Une seule mondeuse, un seul crémant : juste assez pour casser l’alignement

La sélection aurait pu rester enfermée dans le blanc. Elle évite ce piège en gardant une mondeuse et un crémant. Domaine de l’Idylle, Le Coteau d’Albert est présenté comme un rouge de mondeuse vieilles vignes 2023 à 13 €.

Rien que cette présence change la lecture de l’ensemble.

Vous n’êtes plus face à une simple table de blancs à raclette répétée dix fois. Vous avez une bouteille rouge clairement identifiée par son cépage. Cela ouvre une autre attente de dégustation, une autre table, une autre humeur.

À mon sens, c’est même la présence la plus salutaire de toute la série, car une sélection trop monochrome devient vite paresseuse.

L’autre respiration vient de André et Michel Quenard, Extra-Brut, un Crémant de Savoie affiché à 13,50 €. Le millésime n’est pas indiqué, et cette absence doit rester dite comme telle. Vous avez donc ici un effervescent.

Il sert moins à compléter un tableau qu’à rappeler qu’une sélection à moins de 15 € peut aussi sortir du tête-à-tête blanc tranquille contre rouge discret.

À 14 € ou à 7,50 €, la vraie lecture n’est pas celle qu’on croit

La bouteille la plus haute affichée dans cette liste est à 14 €, avec Hors-Norme 2023 et La Cordée 2023. La plus basse est à 7,50 €, avec la Roussette de Savoie 2024 de la Cave de Cruet. Vous pourriez être tenté de lire cette différence comme un classement caché.

Je pense que ce serait une mauvaise lecture.

Le point fort de cette sélection, c’est justement d’annoncer des notes presque collées, entre 89 et 90/100. Le prix ne raconte donc pas, à lui seul, une marche d’écart énorme dans l’estime portée aux vins retenus. Pour vous, la conséquence est simple : l’écart de tarif sert d’abord à choisir une entrée dans la sélection.

Il ne sert pas à imaginer un fossé de qualité que la liste ne formule pas.

Par où commencer si vous n’en prenez qu’une ou deux ?

Si vous voulez entrer par le tarif, la Roussette de Savoie 2024 à 7,50 € s’impose dans le regard, puis Terre d’Enfance 2022 à 9,50 €. Si vous préférez rester au centre du millésime le plus présent dans la liste, vous regarderez plutôt les références en 2023, comme Le Coteau d’Albert, La Cordée, Terre de Léman ou Confession d’Étrables. Vous avez là deux manières très lisibles d’aborder la sélection.

C’est rare qu’une série de dix vins laisse une entrée aussi nette.

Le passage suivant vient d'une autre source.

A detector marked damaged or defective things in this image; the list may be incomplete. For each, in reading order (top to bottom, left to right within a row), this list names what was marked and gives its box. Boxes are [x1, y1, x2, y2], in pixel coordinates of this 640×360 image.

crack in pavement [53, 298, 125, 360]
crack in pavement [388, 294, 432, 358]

Domaine de l’Arbessieux, La Cordée, en Chautagne rouge 2023, est lui aussi affiché à 14 €. Cette présence compte, car elle empêche la liste de tourner au catalogue de blancs sans détour. Je le dis franchement : une sélection qui oublie le rouge dans un vignoble où la mondeuse existe passe à côté d’une part de sa vérité.

Le voisin Bugey rappelle une chose utile

Le Bugey n’entre pas dans ces dix cuvées, mais son rappel a du sens au bord de cette sélection. L’INAO, l’établissement public chargé des AOC/AOP, reconnaît bien Bugey blanc, Bugey mousseux blanc, Bugey mousseux rosé et Bugey pétillant blanc. Si vous lisez ces lignes en cherchant une frontière claire entre les familles alpines, vous avez au moins ce repère officiel.

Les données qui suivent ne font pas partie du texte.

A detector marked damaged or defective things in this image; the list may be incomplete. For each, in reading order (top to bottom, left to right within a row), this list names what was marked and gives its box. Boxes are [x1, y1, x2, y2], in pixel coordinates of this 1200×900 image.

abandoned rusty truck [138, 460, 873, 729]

Je n’en ferais pas un détour plus long, car l’article tient d’abord sur ces dix bouteilles. Mais ce voisinage institutionnel rappelle une chose simple : dans cette zone, le blanc tranquille et le vin à bulles ne sont pas des accidents de rayon. Vous pouvez donc lire la présence du crémant dans la sélection comme un choix cohérent, pas comme une fantaisie.

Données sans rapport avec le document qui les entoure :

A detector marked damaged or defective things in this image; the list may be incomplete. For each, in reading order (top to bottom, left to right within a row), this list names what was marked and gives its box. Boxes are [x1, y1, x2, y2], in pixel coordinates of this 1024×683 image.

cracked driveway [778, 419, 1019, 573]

Au fond, ces dix cuvées racontent moins un palmarès qu’une façon d’acheter juste. Vous pouvez entrer par 7,50 €, monter jusqu’à 14 €, rester en 2023 ou bifurquer vers un crémant ; la promesse tient. Et quand une sélection tient sa promesse sans hausser la voix, on la relit souvent avant d’ouvrir la cave.